The Night Is Alive (Krewe of Hunters, #10)


It’s a city of beauty, history, hauntings. And one of the most haunted places in Savannah is a tavern called The Dragonslayer, built in the 1750s. The current owner, Gus Anderson, is a descendant of the original innkeeper and his pirate brother, Blue.

Gus summons his granddaughter, Abigail, home from Virginia, where she’s studying at the FBI Academy. When she arrives, she’s devastated to find him dead. Murdered. But Abby soon learns that Gus isn’t the only one to meet a brutal and untimely end; there’ve been at least two other victims. Then Captain Blue Anderson starts making ghostly appearances, and the FBI’s paranormal investigation unit, the Krewe of Hunters, sends in Agent Malachi Gordon.

Abby and Malachi have a similar ability to connect with the dead and a similar stubbornness. Sparks immediately begin to fly; sparks of attraction and discord. But as the death toll rises, they have to trust each other or they, too, might find themselves among the dead haunting old Savannah!

I like Heather Graham. I enjoy her quirky female leads and how she smoothly integrates her paranormal characters in to her mysteries. But, I will not be reading any more of her Krewe of Hunters books. The Night is Alive is the second Krewe of Hunters novel reviewed on Sand Between the Pages.  You can check out Phantom Evil here.

I grabbed the audio version of The Night is Alive, Krewe of Hunters #10,  from the local library, drawn in by the promise of Savannah history and pirate ghosts. I never say no to pirate ghosts y’all!  I just wish I actually liked The Night is Alive.

Let me start with the positive points. The Night is Alive delivered on Savannah history. The detailed passages of the city streets, the historic buildings, and underground tunnels had me ready to book a vacation. I had no problem feeling like I was exploring alongside Malachi and Abby. Graham also didn’t disappoint when it came to pirate lore. My husband and I are both big fans of pirate history and Blue’s scenes were definitely my favorite.

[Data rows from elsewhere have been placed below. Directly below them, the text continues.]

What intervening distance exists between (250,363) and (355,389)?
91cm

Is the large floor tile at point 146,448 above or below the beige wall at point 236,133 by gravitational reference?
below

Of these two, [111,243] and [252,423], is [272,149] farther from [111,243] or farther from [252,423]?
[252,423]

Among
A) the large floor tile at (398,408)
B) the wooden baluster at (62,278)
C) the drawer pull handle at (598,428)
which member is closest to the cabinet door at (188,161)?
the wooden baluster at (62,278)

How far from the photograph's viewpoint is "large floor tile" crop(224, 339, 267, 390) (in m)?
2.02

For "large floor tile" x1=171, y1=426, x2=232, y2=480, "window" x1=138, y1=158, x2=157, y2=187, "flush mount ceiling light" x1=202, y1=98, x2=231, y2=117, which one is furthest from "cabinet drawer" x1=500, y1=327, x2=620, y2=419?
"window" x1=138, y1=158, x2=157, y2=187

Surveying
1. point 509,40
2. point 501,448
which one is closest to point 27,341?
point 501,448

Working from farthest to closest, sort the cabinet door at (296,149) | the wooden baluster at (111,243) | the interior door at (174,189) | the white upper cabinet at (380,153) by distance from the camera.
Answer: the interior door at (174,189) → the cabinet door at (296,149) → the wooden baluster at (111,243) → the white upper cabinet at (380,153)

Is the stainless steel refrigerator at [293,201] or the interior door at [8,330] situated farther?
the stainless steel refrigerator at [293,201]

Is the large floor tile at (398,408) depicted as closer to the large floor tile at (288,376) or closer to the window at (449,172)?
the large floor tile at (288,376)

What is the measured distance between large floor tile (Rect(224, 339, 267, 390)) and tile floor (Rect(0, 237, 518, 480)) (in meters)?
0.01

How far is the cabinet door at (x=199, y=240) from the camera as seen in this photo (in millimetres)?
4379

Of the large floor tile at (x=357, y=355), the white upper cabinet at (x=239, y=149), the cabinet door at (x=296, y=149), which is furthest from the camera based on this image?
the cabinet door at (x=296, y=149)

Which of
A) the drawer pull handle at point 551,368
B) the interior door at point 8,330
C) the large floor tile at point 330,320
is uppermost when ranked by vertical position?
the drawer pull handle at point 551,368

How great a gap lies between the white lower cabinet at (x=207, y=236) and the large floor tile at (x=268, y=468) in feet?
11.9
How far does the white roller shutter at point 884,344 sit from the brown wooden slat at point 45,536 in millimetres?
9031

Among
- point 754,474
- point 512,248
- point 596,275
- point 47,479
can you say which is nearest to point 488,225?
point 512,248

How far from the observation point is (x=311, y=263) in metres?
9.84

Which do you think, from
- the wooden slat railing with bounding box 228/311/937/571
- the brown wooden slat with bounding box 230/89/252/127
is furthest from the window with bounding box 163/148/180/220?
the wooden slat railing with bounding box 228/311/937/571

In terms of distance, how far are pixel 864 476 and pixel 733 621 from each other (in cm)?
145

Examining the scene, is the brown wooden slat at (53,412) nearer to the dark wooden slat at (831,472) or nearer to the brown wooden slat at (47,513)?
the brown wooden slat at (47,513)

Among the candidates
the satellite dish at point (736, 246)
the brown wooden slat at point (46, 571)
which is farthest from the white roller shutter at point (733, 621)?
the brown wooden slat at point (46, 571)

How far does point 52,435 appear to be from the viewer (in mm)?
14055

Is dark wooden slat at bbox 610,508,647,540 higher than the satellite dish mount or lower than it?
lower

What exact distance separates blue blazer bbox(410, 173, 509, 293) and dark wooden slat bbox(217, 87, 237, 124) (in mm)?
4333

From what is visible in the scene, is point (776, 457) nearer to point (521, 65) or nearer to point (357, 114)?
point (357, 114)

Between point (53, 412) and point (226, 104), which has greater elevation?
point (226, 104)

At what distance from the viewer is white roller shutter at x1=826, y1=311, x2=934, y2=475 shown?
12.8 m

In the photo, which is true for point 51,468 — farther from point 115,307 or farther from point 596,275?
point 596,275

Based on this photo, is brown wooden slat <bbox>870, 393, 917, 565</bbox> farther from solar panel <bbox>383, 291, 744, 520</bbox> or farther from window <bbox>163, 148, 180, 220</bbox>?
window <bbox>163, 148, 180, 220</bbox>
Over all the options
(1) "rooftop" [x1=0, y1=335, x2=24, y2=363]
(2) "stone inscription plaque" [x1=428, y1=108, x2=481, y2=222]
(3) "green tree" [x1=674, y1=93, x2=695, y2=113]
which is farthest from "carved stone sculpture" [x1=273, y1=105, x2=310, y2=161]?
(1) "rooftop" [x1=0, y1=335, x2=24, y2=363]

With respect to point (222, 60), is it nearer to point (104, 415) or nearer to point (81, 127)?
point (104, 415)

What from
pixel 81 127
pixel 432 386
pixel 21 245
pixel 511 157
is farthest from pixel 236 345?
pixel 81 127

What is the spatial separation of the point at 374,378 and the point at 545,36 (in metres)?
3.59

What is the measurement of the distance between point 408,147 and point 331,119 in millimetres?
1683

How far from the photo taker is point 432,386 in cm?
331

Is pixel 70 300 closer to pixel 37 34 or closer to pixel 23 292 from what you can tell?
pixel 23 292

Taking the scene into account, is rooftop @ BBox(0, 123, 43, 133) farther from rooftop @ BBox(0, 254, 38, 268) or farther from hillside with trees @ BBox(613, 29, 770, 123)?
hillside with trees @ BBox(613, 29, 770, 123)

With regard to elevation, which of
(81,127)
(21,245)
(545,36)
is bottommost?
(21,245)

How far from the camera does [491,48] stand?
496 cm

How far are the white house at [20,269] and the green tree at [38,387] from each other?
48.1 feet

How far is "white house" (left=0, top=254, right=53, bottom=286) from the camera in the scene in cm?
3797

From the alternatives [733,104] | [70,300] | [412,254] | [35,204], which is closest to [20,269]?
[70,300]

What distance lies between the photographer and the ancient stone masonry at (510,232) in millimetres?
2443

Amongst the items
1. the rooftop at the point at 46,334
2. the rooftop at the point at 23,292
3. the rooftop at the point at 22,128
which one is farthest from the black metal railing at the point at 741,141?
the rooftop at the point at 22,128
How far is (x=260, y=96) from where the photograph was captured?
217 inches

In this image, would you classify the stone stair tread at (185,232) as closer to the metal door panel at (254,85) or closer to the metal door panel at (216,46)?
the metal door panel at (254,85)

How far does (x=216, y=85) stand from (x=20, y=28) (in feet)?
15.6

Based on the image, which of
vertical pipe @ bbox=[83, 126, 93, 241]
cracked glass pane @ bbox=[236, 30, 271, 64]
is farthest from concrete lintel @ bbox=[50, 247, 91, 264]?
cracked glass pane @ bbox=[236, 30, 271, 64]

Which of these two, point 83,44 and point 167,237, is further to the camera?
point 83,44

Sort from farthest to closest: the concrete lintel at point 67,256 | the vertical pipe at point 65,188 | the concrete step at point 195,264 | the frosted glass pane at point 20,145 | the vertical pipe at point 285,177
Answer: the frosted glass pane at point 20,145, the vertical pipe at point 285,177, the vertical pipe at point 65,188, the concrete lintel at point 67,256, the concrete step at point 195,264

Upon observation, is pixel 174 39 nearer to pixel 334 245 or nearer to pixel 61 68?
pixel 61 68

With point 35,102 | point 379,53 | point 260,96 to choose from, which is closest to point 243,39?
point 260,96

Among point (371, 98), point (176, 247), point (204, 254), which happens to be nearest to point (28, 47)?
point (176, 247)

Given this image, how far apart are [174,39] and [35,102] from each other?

Now on to why I will not be reading any more Krewe of Hunters novels. I do not like the Krewe characters.  They are undeveloped, leaving them to read very two dimensional and forced.  I can’t get invested in their stories.  Abby is a new FBI agent driven to prove herself and we are constantly reminded of this fact by EVERYONE in the story.  She never actually acted like a trained FBI agent until she faced off with the killer so we definitely needed all those reminders, but it gets old fast.  Her relationship with Malachi didn’t feel remotely realistic.  They went from hating each other, to hooking up, to maybe dating, and then to discussing marriage in the course of three weeks.  ARE YOU KIDDING ME!? This is the second time insta-love has been a major plot device in my Krewe of Hunters reading.  No, just no.  Don’t worry, I didn’t give away any spoilers.  You know where Abby and Malachi’s relationship is going the minute they meet.  Here are some actual spoilers though, so avert your eyes if you must!  I do not like what Graham did with her serial killer.  She did everything she could to divert suspicion from this character so that the reveal would be all the more shocking.  No, it wasn’t shocking.  It was irritating and I was rightly pissed when I realized whodunit.  And then, THEN, she kills off the serial killer before explaining his motivations.  I know this happens in real life, but it just felt lazy coupled with the complete lack of character development throughout the entire story.  UHG!

Now don’t let this review deter you from Graham’s stand alone and Harrison Investigation novels.  I enjoy many of them and they are pretty well developed!  I just can’t get behind her Krewe of Hunters series.  Are you a Heather Graham fan?  What do you think of her new series?